## BRONZE TO SILVER LAYER

### GOLD LAYER - PROCESS DIVIDEND HISTORY


### Description

The notebook is designed to process stock dividend data by merging it with holding data, calculating dividend amounts, and saving the result to a CSV file. The function follows these steps:


In [None]:
# Importing Common Utility Function
import pandas as pd

from StockETL.globalpath import GlobalPath

In [None]:
# Import necessary libraries and utility functions
%run ../COMMON/common_utility.ipynb

In [None]:
# Instantiate GlobalPath
holding_gold_file_path = GlobalPath("DATA/GOLD/Holding/Holding_data.csv")
stockevents_silver_file_path = GlobalPath(
    "DATA/SILVER/StockEvents/StockEvents_data.csv"
)
dividend_gold_file_path = GlobalPath("DATA/GOLD/Dividend/Dividend_data.csv")
dividend_gold_schema_file_path = GlobalPath(
    "DATA/CONFIG/DATA_CONTRACTS/GOLD/Dividend.json"
)

In [None]:
# Load holding data from the GOLD layer
df_holding = pd.read_csv(holding_gold_file_path)
df_holding.info()
df_holding["date"] = pd.to_datetime(df_holding["date"])
print(f"Loaded GOLD Layer holding data from => {holding_gold_file_path}")

In [None]:
# Load dividend data from the SILVER layer
df_dividends = pd.read_csv(stockevents_silver_file_path)
df_dividends["date"] = pd.to_datetime(df_dividends["date"])
print(f"Loaded SILVER Layer stock dividend data from => {stockevents_silver_file_path}")

In [None]:
def get_financial_year(date: pd.Timestamp) -> str:
    """
    Calculate the financial year for a given date.

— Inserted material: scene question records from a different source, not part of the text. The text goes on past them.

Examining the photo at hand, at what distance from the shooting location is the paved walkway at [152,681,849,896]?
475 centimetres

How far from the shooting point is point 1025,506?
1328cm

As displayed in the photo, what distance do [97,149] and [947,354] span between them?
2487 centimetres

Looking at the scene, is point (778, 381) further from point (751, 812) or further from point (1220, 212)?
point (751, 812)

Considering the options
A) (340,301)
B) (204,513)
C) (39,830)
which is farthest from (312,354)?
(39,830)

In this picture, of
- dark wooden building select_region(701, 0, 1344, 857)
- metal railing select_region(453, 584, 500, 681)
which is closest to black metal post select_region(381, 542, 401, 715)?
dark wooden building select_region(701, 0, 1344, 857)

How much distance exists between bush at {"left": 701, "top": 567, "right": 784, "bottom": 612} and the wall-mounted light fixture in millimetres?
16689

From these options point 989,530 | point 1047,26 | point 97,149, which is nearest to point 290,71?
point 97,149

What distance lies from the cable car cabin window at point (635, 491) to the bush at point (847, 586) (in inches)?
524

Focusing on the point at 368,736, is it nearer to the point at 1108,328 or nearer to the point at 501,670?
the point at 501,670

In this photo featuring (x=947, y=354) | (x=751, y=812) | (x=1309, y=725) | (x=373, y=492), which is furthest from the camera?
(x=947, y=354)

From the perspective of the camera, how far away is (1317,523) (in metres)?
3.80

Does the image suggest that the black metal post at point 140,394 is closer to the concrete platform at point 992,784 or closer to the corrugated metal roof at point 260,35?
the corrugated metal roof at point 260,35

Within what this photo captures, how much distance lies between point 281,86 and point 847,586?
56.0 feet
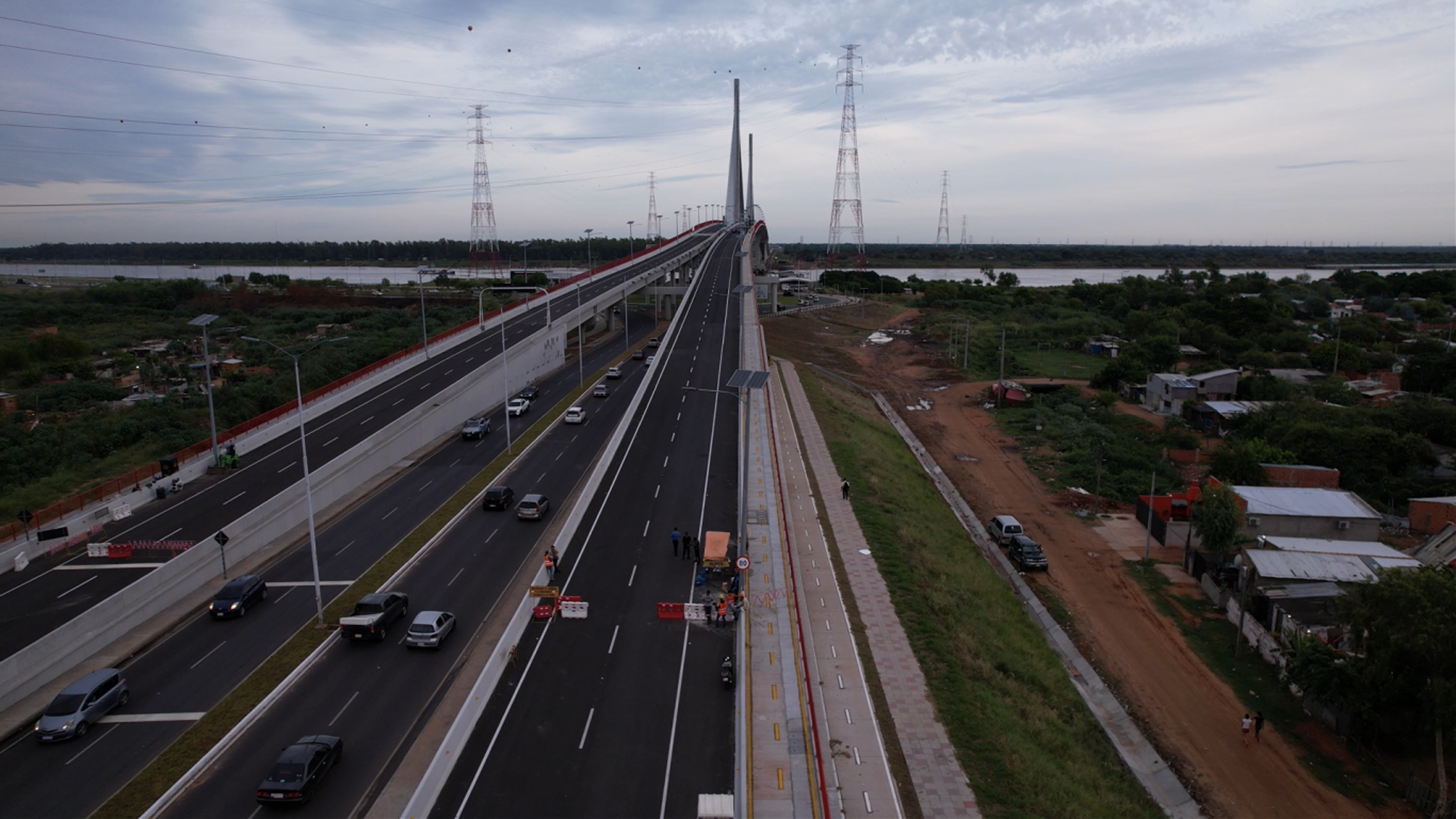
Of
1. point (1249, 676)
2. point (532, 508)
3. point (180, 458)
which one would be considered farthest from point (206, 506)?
point (1249, 676)

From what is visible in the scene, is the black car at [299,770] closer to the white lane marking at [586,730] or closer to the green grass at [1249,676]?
the white lane marking at [586,730]

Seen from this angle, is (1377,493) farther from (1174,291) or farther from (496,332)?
(1174,291)

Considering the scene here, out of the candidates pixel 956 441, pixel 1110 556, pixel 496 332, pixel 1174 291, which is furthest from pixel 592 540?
pixel 1174 291

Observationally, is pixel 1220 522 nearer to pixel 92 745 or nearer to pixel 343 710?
pixel 343 710

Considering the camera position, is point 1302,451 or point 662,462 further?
point 1302,451

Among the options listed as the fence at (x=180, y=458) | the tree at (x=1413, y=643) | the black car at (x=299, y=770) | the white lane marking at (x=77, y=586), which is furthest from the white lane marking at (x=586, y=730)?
the fence at (x=180, y=458)

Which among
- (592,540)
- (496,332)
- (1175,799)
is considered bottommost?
(1175,799)

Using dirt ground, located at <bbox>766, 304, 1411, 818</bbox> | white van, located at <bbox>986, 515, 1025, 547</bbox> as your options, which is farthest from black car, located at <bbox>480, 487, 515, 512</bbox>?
dirt ground, located at <bbox>766, 304, 1411, 818</bbox>
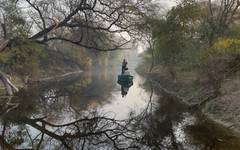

    If the month of the provided date is before April (i.e., January, February, or March),
    the date is considered to be part of the previous financial year. Otherwise, it belongs
    to the current financial year.

    Args:
    - date (Union[datetime, date]): The date for which to calculate the financial year.

    Returns:
    - str: The financial year in the format 'FYYYYY-YY'.
    """
    # Determine the start and end years of the financial year
    start_year = date.year - 1 if date.month < 4 else date.year
    end_year = start_year + 1

    # Format the financial year as 'FYYYYY-YY'
    return f"FY{start_year}-{str(end_year)[-2:]}"

In [None]:
# Filter for dividend events only
df_dividends = df_dividends[df_dividends["event"].str.upper() == "DIVIDENDS"]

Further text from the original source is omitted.